## Description of the task
Please write out, word for word, the lines in the items below from the line with "Δt(171Å) +0/+60/+96 min. Source: automated SDO event catalogue." up to and including the line with "emerging-flux region: [350, 178, 364, 192]".

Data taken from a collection
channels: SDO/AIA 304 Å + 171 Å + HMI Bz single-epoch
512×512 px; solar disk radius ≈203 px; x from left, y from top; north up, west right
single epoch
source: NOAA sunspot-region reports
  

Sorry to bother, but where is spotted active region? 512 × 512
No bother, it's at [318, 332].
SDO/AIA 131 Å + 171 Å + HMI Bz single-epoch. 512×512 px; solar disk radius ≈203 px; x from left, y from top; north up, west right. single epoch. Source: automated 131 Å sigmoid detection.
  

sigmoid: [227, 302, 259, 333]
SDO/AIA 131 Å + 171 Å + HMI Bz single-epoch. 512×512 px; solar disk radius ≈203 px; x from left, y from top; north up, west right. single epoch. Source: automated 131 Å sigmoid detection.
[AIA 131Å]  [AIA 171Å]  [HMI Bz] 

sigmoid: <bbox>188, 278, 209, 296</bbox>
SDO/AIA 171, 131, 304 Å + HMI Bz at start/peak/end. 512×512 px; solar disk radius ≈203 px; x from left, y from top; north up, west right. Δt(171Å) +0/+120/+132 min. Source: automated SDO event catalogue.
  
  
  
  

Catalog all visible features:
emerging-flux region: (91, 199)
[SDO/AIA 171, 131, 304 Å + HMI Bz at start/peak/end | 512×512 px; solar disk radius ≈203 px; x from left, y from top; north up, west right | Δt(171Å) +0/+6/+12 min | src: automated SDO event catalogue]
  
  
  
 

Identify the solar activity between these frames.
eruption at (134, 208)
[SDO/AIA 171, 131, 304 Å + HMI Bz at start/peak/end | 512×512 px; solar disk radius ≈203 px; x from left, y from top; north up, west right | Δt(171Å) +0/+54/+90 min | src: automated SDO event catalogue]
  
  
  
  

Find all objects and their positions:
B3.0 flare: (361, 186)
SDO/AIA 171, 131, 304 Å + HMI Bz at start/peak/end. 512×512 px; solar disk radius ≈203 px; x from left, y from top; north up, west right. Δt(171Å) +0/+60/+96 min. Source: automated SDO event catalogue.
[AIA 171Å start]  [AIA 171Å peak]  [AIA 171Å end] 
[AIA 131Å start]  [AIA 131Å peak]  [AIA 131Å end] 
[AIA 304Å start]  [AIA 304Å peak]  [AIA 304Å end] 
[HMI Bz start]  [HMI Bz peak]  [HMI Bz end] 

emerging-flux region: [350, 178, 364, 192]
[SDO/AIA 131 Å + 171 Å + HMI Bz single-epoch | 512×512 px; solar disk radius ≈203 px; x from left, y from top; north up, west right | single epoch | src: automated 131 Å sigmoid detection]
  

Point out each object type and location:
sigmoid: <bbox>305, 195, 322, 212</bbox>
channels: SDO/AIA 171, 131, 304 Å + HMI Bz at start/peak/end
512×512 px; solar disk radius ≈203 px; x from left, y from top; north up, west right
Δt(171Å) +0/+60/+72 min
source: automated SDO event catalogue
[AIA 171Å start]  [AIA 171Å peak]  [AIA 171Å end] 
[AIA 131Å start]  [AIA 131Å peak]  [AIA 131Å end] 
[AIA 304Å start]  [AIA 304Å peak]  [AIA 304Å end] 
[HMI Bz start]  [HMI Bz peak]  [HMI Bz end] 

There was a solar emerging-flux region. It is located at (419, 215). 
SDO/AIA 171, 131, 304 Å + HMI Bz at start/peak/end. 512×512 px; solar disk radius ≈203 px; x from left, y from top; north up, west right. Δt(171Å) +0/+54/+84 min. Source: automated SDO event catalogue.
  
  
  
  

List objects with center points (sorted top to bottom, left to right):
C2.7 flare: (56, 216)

## Finished exercise
SDO/AIA 171, 131, 304 Å + HMI Bz at start/peak/end. 512×512 px; solar disk radius ≈203 px; x from left, y from top; north up, west right. Δt(171Å) +0/+60/+96 min. Source: automated SDO event catalogue.
[AIA 171Å start]  [AIA 171Å peak]  [AIA 171Å end] 
[AIA 131Å start]  [AIA 131Å peak]  [AIA 131Å end] 
[AIA 304Å start]  [AIA 304Å peak]  [AIA 304Å end] 
[HMI Bz start]  [HMI Bz peak]  [HMI Bz end] 

emerging-flux region: [350, 178, 364, 192]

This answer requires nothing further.